## Recorded data

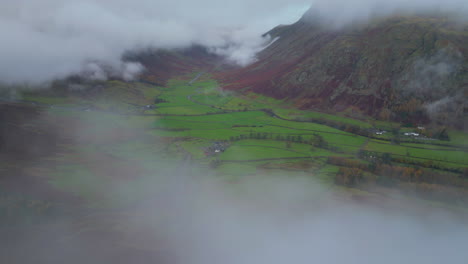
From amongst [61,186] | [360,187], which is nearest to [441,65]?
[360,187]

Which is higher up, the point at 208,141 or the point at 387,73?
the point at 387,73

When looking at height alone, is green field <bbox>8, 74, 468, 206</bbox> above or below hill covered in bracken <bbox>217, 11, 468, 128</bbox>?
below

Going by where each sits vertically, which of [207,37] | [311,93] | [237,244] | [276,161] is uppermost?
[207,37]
--
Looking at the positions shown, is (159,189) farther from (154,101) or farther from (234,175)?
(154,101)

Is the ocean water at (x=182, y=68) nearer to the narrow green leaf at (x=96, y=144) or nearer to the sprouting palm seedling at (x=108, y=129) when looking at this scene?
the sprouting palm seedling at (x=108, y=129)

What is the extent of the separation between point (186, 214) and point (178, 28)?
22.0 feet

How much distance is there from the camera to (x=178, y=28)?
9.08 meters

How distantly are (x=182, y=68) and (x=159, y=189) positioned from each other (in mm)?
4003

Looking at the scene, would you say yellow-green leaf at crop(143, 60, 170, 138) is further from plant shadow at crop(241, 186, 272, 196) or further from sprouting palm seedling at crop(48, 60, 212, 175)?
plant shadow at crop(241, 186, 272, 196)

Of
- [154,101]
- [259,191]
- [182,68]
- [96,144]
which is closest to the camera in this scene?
...
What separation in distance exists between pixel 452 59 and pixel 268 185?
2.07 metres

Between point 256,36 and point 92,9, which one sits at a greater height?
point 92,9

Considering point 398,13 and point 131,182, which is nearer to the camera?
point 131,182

## TASK TO CARRY OUT
Identify every line of the records above that contains the string "nearer", treating uppercase and lowercase as different, and copy each of those lines.

## OUTPUT
Is the ocean water at (x=182, y=68) nearer to the narrow green leaf at (x=96, y=144) or nearer to the sprouting palm seedling at (x=108, y=129) when looking at this scene?
Considering point 398,13 and point 131,182, which is nearer to the camera?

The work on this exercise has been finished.